Excellent post and Since my law firm’s China attorneys are always working with American companies in trying to figure out where to locate in China and so any information like this is always helpful .My own thoughts:

  • Weifang has a population of 8.5 million. I have never been to Weifang, but I have spent considerable time in Qingdao and in Yantai (two of my favorite cities in China), both nearby and in the same province (Shandong). Co-blogger Steve Dickinson has spent even more considerable time in Zibo, also in Shandong, and he has told me much about it. This does not for a moment mean “I know” Weifang, but it does allow me to put it in some context.

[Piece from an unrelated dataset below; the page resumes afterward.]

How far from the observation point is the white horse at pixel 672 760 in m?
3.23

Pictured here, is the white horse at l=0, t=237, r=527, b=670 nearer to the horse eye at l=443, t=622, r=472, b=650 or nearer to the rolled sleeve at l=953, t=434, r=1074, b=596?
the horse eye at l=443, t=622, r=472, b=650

  • I like and agree with Kevin’s point about it being easier to get to know the powers that be in smaller cities. Big companies get to know big city mayors, smaller companies rarely do. However, it is typically less important in the bigger cities for smaller companies to have dealings with the city’s higher ups.
  • I am certain Kevin is right that business space and labor will be far cheaper in Weifang than in Beijing or Shanghai. I am also not surprised by Kevin’s touting the benefits of Weifang’s high end physical infrastructure and reduced pollution and traffic. I am not surprised because all of this holds true for Qingdao and for Yantai as well.
  • But, unless your company has someone fluent in Mandarin with substantial business experience in China, I can see Weifang being very difficult. Weifang just will not have the experienced, bi-lingual China consultants, China accountants, and China lawyers of Beijing, Shenzhen, or Shanghai. Not really a reason to avoid it for OEM, but a very good reason to think long and hard about setting up an office there.
  • Weifang is also not going to have the expat social life of Beijing or Shanghai either. Granted, there are many who do not care about this, but it has to be tougher to find a good American manager for Weifang than for Shanghai.  I also think it would be tougher to find a good Chinese manager or engineer for Weifang than for, let’s say, Suzhou. Weifang also will not have the healthcare or the expat schools of a Beijing or a Shanghai.
  • Kevin did a great job outlining possible business opportunities in Weifang. It sounds like Weifang is doing just fine economically and I wonder about it as a location for foreign retail, like fast food, hotels and clothing. How much foreign retail is already there? Shandong is a big food production region. How connected is Weifang to that? Are foreign companies coming in for food?

As always, the comment lines are open, and I urge anyone with views on other second and third tier Chinese cities to pipe up.